El frío es el principal enemigo del escritor. Se puede escribir con calor, con lluvia, o incluso en condiciones normales, pero no es posible escribir con frío. El frío se adhiere a los dedos, provoca espasmos, y hace que todo vaya más lento. Es posible que las bajas temperaturas congelen las terminaciones nerviosas de las manos, y las deje inútiles, y se aferre a las neuronas, para hacer sus paseos lentos y caldosos, pero no tengo respaldo científico para estas sospechas. Sea como sea, el frío es molesto y escribo hoy precisamente por esto –¡poeta!-: porque hace frío, mucho, y me está molestando, mucho. Y así no se puede trabajar.
Alguno objetará que la importancia de que un articulista pase eventual frío se reduce al perímetro cuadrado que ocupa su persona, multiplicado por el radio de su ego al cuadrado. Tal vez tengan razón. Pero visto así, nada de lo que le ocurra a nadie nos importaría, y eso es más falso que un ministro de Hacienda. Nos encanta saber qué pasa, a quién le pasa, por qué le pasa. Por eso he venido aquí a algo tan simple, y a la vez tan inmenso, como confesar que tengo un frío espeluznante, que lo noto danzando por dentro de los huesos, y que teclear estas líneas con las manos humedecidas y congeladas está siendo un esfuerzo sobrehumano, del que probablemente no logre reponerme nunca. Quién sabe, quizá sean estas mis últimas líneas, y me descubran aquí tras la gran glaciación, con los dedos sobre el ordenador, los bisnietos de mis bisnietos, y se pregunten a qué extraña e infructuosa actividad parecía dedicar mis días.

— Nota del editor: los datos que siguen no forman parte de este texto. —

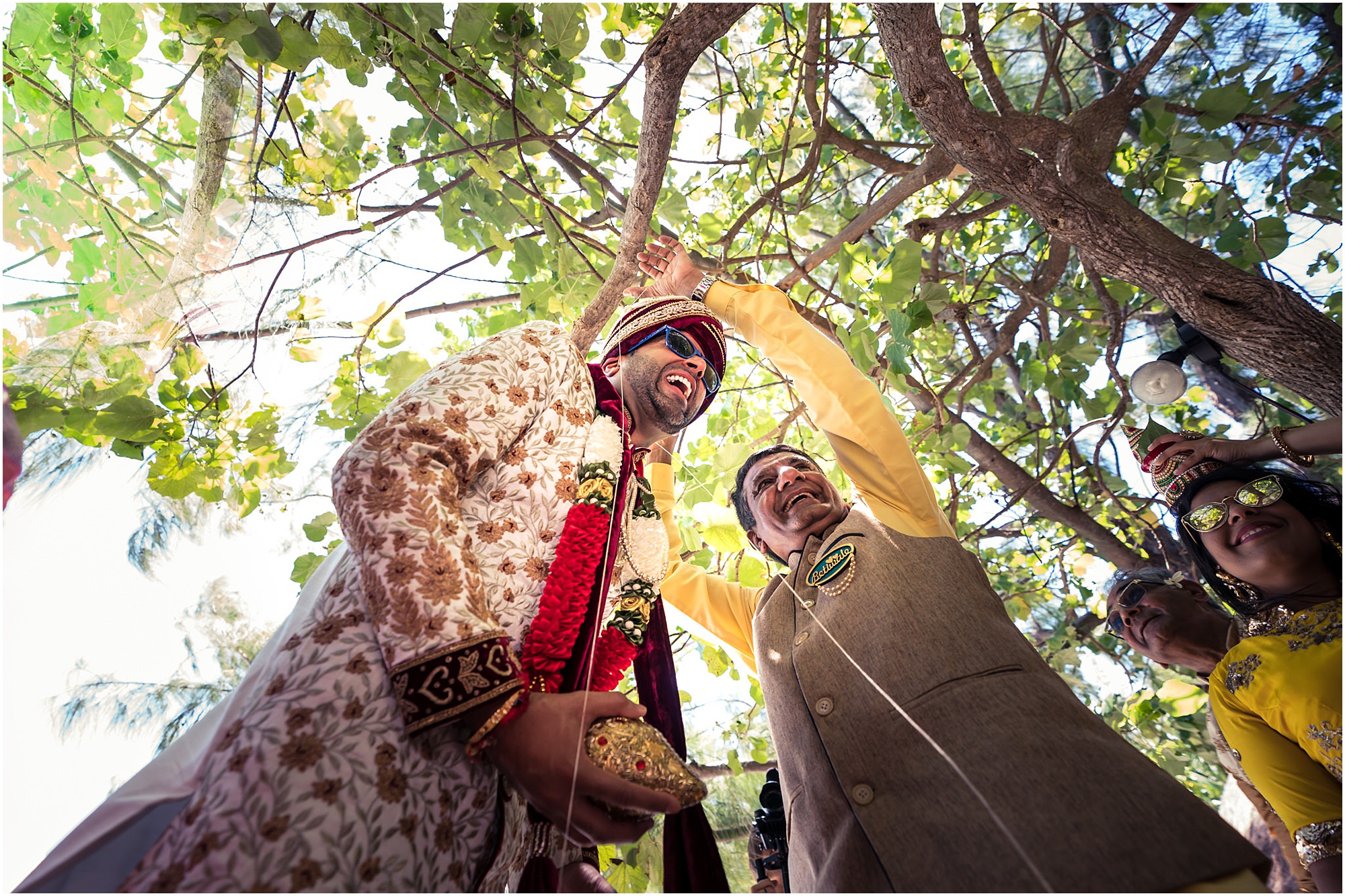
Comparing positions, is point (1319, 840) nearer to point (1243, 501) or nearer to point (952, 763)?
point (1243, 501)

El primer frío de todos los años es el peor, porque sumerge al ser de naturaleza débil, como este articulista, en una desfavorable tormenta perfecta de virus y bajas defensas. Así, además congelado, escribo febril. Ante tanta hostilidad meteorológica, y bajo la inclemencia de mi comunidad de vecinos, que aún no se ha decidido este año a encender la calefacción central –imagino que están esperando a ver salir los primeros cadáveres-, solo me queda el recurso de abrazarme a la chaqueta. Después de las zapatillas de andar por casa, no hay invento que produzca más satisfacción que esa gastada chaqueta que utilizamos solo en el ámbito doméstico, que hace años que jubilamos de la ropa titular, y que ahora es reservista de lujo, colgada siempre junto al escritorio, esperando siempre para dar amor y calor.

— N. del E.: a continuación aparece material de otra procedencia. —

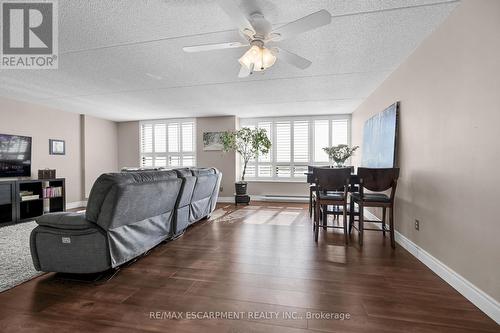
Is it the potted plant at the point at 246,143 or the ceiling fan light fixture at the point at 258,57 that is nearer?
the ceiling fan light fixture at the point at 258,57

Cierto que esta chaquetita, bajo la que escribo atrincherado, no me hará triunfar el sábado en la discoteca. No creo que las chicas vayan a hacer cola para pedirme mi tarjeta gracias a este montón de lana envejecida y decolorada. Pero la función de esta chaquetita no es conquistar ganar un certamen de moda y belleza, sino evitar en última instancia que un humilde y pobre escritor, abandonado al albur de las nieves, perezca en acto de servicio.
No ha llegado aún el invierno, pero no hay nada más traicionero que el otoño. Hay estadísticas aterradoras sobre el número de escritores que fallecen en esta estación, y tengo para mi que gran parte de ellos se mueren de frío. Tal vez no tenga su chaquetita. O sea hayan confiado a ese falso sol que dura un suspiro. O estén convencidos de que los escritores son inmortales, que es algo que no deja de asombrarme cada vez que indago en los pensamientos de mis amigos de las letras. Resulta alarmante que la mayor parte de mis amigos escritores no tengan planes de morirse jamás. Pero ya no de morirse de frío, sino de morirse de nada. No creo que haya lector que merezca semejante condena.
Cae la noche y arrecia el frío. La mitad del vecindario estará ahora en un estado ideal para ingresar en las vitrinas del Museo de Historia Natural. Por suerte aún puedo contarlo, aunque entre temblores; abrazado a toses, mieles, y a esos cafés calientes que ya no sé si bebérmelos o echármelos por la espalda. Lo escribo como lo tiemblo. Solo he venido hoy a contarles que tengo una chaquetita y muchísimo frío. Por un instante, me siento el gran Jaime Bayly.